Kufeli haklı olarak devesine sahip çıkıyor, uyanık Şamlı deveye el koymak istiyor...

Tartışma büyümüş; olay, Muaviye’nin kulağına kadar gitmiş.

Muaviye de gelmiş Pazar yerine; Kufeliye sormuş:

“Bu deve kimin?”

“Benim!” demiş Kufeli.

Muaviye, meydanda toplanan Şamlılara dönüp, sormuş:

“Bu dişi deve kimindir?”

Muaviye’nin bu ses tonunu iyi tanıyan ve bu sorunun neden kendilerine yöneltildiğini bilen Şamlılar, hep bir ağızdan cevap vermişler.

“Ya Muaviye, bu dişi deve bizim Şamlınındır!”

… …

Kufeli yırtına dursun; Muaviye, deveyi Şamlıya vermiş, sonra da Kufeliyi bir kenara çekmiş, demiş ki;

“Ey Kufeli, dinle!

Sen de ben de biliyoruz ki, bu deve senindir ve dişi değil, erkektir.

Ama sen Kufe’ye dönünce, gördüklerini Ali’ye anlat ve de ki; ‘Ey Ali! Muaviye’nin dişi deveyle erkek deveyi ayırt edemeyen, o ne derse‘evet’ diyen on bin adamı var!’ O anlar!”

* * *

Ne alaka, kabilinden, bön bön baktım kadim dostun yüzüne.

Kadim dost açıklama gereğini hissetti.

“…Burada önemli olan devenin dişi ya da erkek oluşu değil; Muaviye ne derse ‘evet’ diyen’ ve sayıları (o tarihe göre) on bini bulan, zekâ düzeyleri tartışmalı adamları...

!!??...

Yıl 2021…

Aradan 1400 küsur yıl geçmiş…

Değişen ne var?

Hiçbir şey!

Sittin sene de olmayacak bu gidişle…”

* * *

Güldü, kadim dost.

Ben mi?

Ben de döndüm arkamı, yürüdüm geldim eve…

Oturdum bilgisayarımın başına, dünkü yazımı yazdım..

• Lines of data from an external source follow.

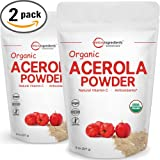 Pure USDA Organic Acerola Cherries Extract, Organic Natural Vitamin C Powder – 8 Ounce Pack (Pack of 2). Powerful Immune System and Energy Booster, Non-Irradiated, Non-GMO and Vegan Friendly.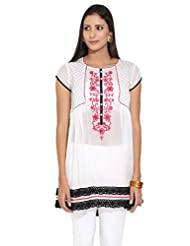Gili Ladies Synthetic Embroidered Kurta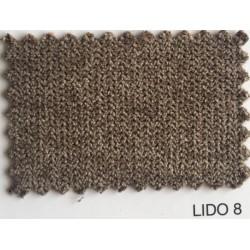 Lido 08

Ve o yazımı şöyle bağladım.

“… Bir yanlış var ortada; ama o yanlış, o kabahat, tepemizdeki zatta değil!

O yanlış, o kabahat, okumayan, araştırmayan, ülkeyi güllük gülistanlık sanan yüzde 55’lik oy potansiyeline sahip, seçmen kitlesinde…”

İşte o nedenle bu durumdayız.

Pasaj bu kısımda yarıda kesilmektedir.